> **Brano proposto**:
☆ ☆ ☆ ☆ ☆ ☆ ☆
Il tempo del digiuno può diventare l'occasione per la "sottrazione dello spreco" dalla mensa reale e ideale dell'uomo. Mensa reale, perché lo spreco ha una dimensione prettamente alimentare, che coinvolge (soprattutto) i Paesi ricchi a discapito di quelli più poveri; mensa ideale, in quanto lo sperpero - che si traduce in perdita di denaro - si misura anche in beni diversi dal cibo, coinvolgendo tutta una serie di prodotti (da quelli di uso comune a quelli meno consueti) e riguardando non solo le fasce più abbienti della popolazione, ma anche il ceto medio, a volte autore di un ipersfruttamento di oggetti e alimenti, altre volte fautore dell'opzione per il bene di lusso, anche a dispetto delle reali possibilità economiche. Non di rado, lo spreco è poi il frutto di una malaccortezza non sempre calcolata. Da qui la necessità di un vero e proprio allenamento anti-abusivismo consumistico.
Vi è tuttavia un tipo di spreco a cui, forse, si fa ordinariamente meno caso, ma che finisce con l'inquinare la tavola spirituale dell'uomo. La Bibbia contiene un interessante vademecum anti-spreco (e non solo!).
 
Lo spreco nella Bibbia
 
Il concetto di spreco nella Bibbia non è un argomento che balzi sempre immediatamente all'occhio. Non si presenta neppure come tema dalla connotazione unicamente negativa. Questo a indicare che vi è spreco... e spreco: una dissipazione realmente inutile di risorse (di qualunque tipo esse siano), e poi un falso spreco, che si rivela, nel fondo, un guadagno. La bussola per orientarsi tra i due tipi sta dunque principalmente nella Parola di Dio che offre delle coordinate precise per capire quale sia il vero spreco da cui digiunare.
Affrontato in forma indiretta o diretta, l'argomento ricorre già nell'Antico Testamento, ma è specialmente Gesù, nel Nuovo, a metterlo in rilievo.
☆ ☆ ☆ ☆ ☆ ☆ ☆
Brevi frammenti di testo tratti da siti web

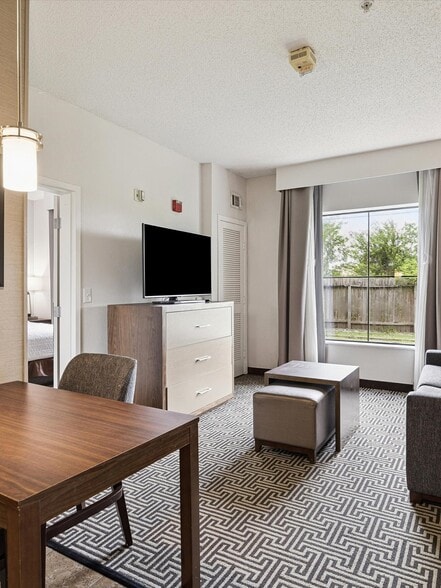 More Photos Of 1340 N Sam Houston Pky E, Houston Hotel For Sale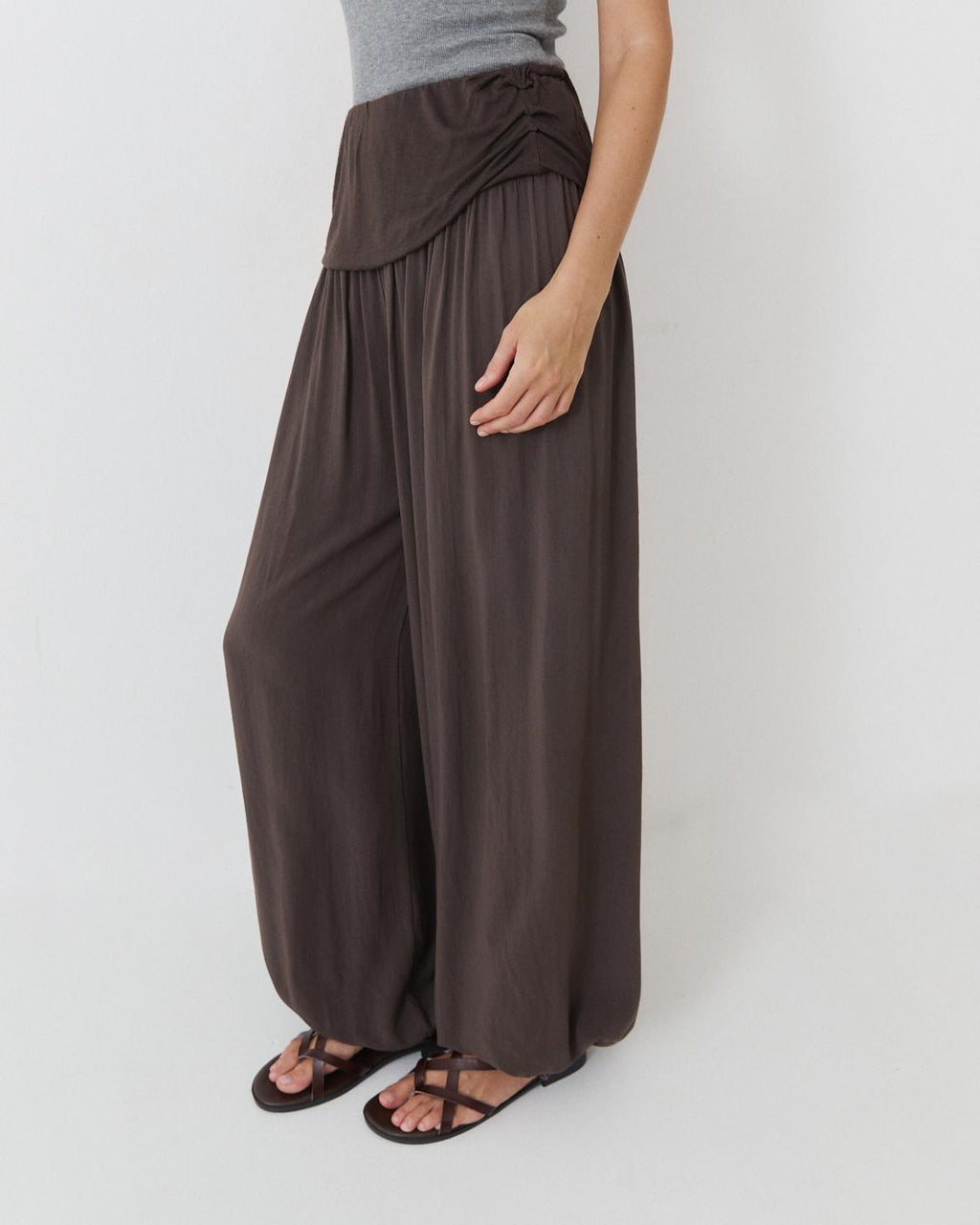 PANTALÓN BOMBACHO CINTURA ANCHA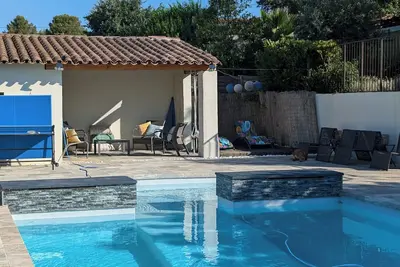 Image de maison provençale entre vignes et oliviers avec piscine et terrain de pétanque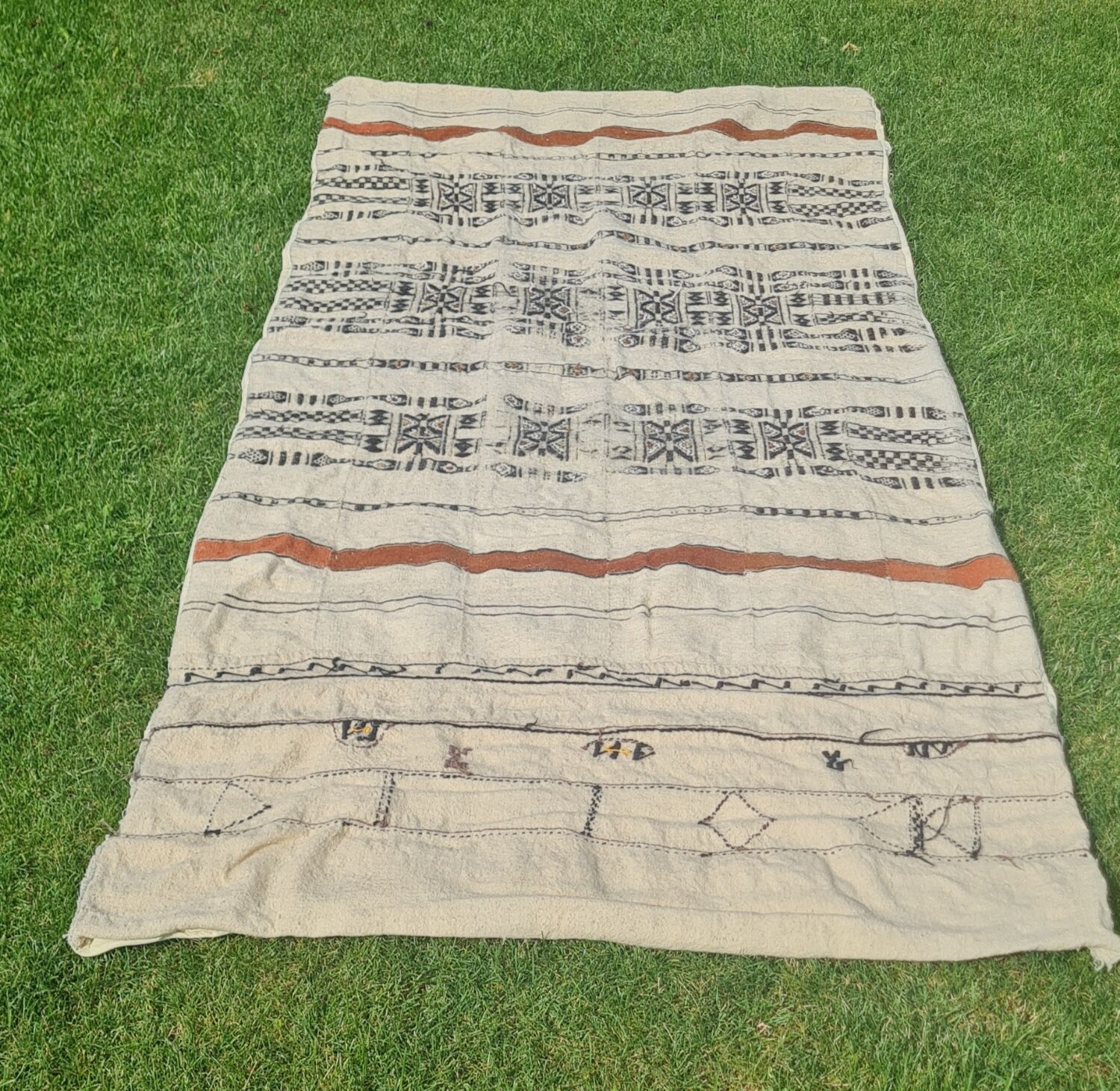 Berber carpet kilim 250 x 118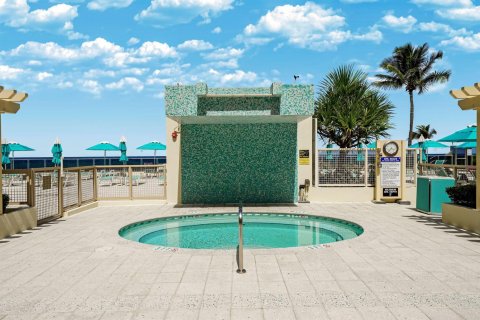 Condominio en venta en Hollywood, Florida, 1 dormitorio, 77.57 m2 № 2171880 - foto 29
☆ ☆ ☆ ☆ ☆ ☆ ☆
> **Cosa fare**: Indica se ciascuna affermazione concorda con il brano sullo spreco, rispondendo sì o no e citando alla lettera le parole del brano che lo stabiliscono: 1. Lo spreco riguarda solo le fasce più abbienti della popolazione. 2. Nella Bibbia lo spreco non ha una connotazione unicamente negativa. 3. È soprattutto Gesù, nel Nuovo Testamento, a mettere in rilievo l'argomento. Le righe non servono per svolgere l'esercizio.

> **Soluzione**:
1. No: "riguardando non solo le fasce più abbienti della popolazione, ma anche il ceto medio"
2. Sì: "Non si presenta neppure come tema dalla connotazione unicamente negativa."
3. Sì: "è specialmente Gesù, nel Nuovo, a metterlo in rilievo."